Teva’s request to join has raised some eyebrows at PhRMA — though this reaction should not come as a surprise. Since the launch of small-molecule generics decades ago, generics makers have been pitted against innovators and their patents for space in the market. Today, this division continues to be further emphasized as biosimilar makers begin battling biologics for a more timely market release. As such, Teva’s potential admittance to PhRMA is, to some members, akin to “a spy” entering the ranks, The New York Times reports. As one expert from a PhRMA member company tells the NYT, “Teva has sought to invalidate patents in 29 cases since 2011,” a fact which he says calls into question “Teva’s commitment to innovation.”

But Teva’s request highlights a key shift within the industry that has only been accentuated by the arrival of biosimilars. Teva is often identified by the industry and media as a generics powerhouse — especially now following its $40.5 billion acquisition of Allergan’s generics business. But the company also has a pipeline of novel drugs — most notably its multiple sclerosis drug Copaxone. (In fact, like many PhRMA-ites, it has been actively fighting to protect Copaxone from generic competition.) Altogether, brand-name drugs have garnered the company $6 billion in revenue. Because of its efforts developing both brand-name and generic drugs, Teva identifies itself as a hybrid company and emphasizes that its revenue from novel drugs is high enough to warrant membership in PhRMA.

There are some ways PhRMA could benefit from Teva’s inclusion, including an increase in the organization’s resources, strength, and revenue. Similarly, having a generics company within its ranks could increase the organization’s credibility as lobbyists continue addressing criticism over the price of drugs. Even though PhRMA hasn’t voted on Teva’s membership, some lobbyists are already predicting the company will be granted membership. This could be because PhRMA’s CEO Stephen Ubl has shown interest in growing the organizations ranks, adding several smaller companies as members during his tenure. The meeting at which Teva’s membership will be voted on has been scheduled for this month.

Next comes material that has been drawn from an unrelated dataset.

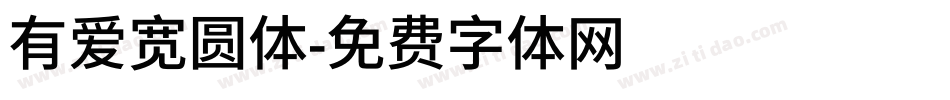 有爱宽圆体-免费字体网

www.zitidao.com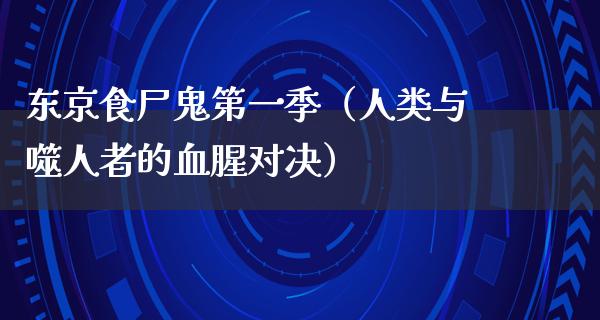 东京食尸鬼第一季（人类与噬人者的血腥对决）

Regardless of PhRMA’s decision, Teva’s action is a momentous occasion for the generics industry. With the advent of biosimilars, it’s become clear that the once-firm line between generic and innovator has begun to blur. One expert put it best in the NYT article when he said, “The walls between what’s generic and what’s brand are breaking down.” After all, innovators are no longer solely dedicated to developing brand-name drugs. Take companies like Pfizer and Novartis, which are major players in both the innovator and biosimilar industries. And, in order to bring these treatments to market, these companies will find themselves (if they haven’t already) on the other side of the patent challenge fence.

This ‘hybrid movement,’ as I like to call it, has been on my mind for some time, especially because of how it impacts pharma’s definitions of “innovation.” After all, when it comes to Teva’s PhRMA membership, the question arises of just how devoted to innovation a generics company can be. As the number of companies involved in biosimilar development continues to increase, the “innovation question” also extends to these drugs. I penned an article a few months ago about where — or even if — biosimilars fall on the innovation spectrum. At the time, the ongoing negotiations surrounding biosimilar naming, labeling, and interchangeability seemed to be signs the industry was struggling to determine just how innovative biosimilars are. Now, given the differences in biosimilar naming and labeling, these almost identical copies are clearly considered more innovative than generics when compared to their reference product — at least in the U.S.

Perhaps it’s time that industry groups begin to express this hybrid movement through their membership rosters. As innovator companies begin to explore what once were typically separate businesses, it makes sense to include members that are heavily invested in the generic/biosimilar side of things. While there are likely to be continued disagreements over innovation as it relates to patents, we’re entering an age where it’s no longer just generic/pure-play biosimilar companies that are carrying out these challenges against innovators. As brand companies begin to engage in the patent dance themselves, the more well-rounded their perceptions of innovation will likely become.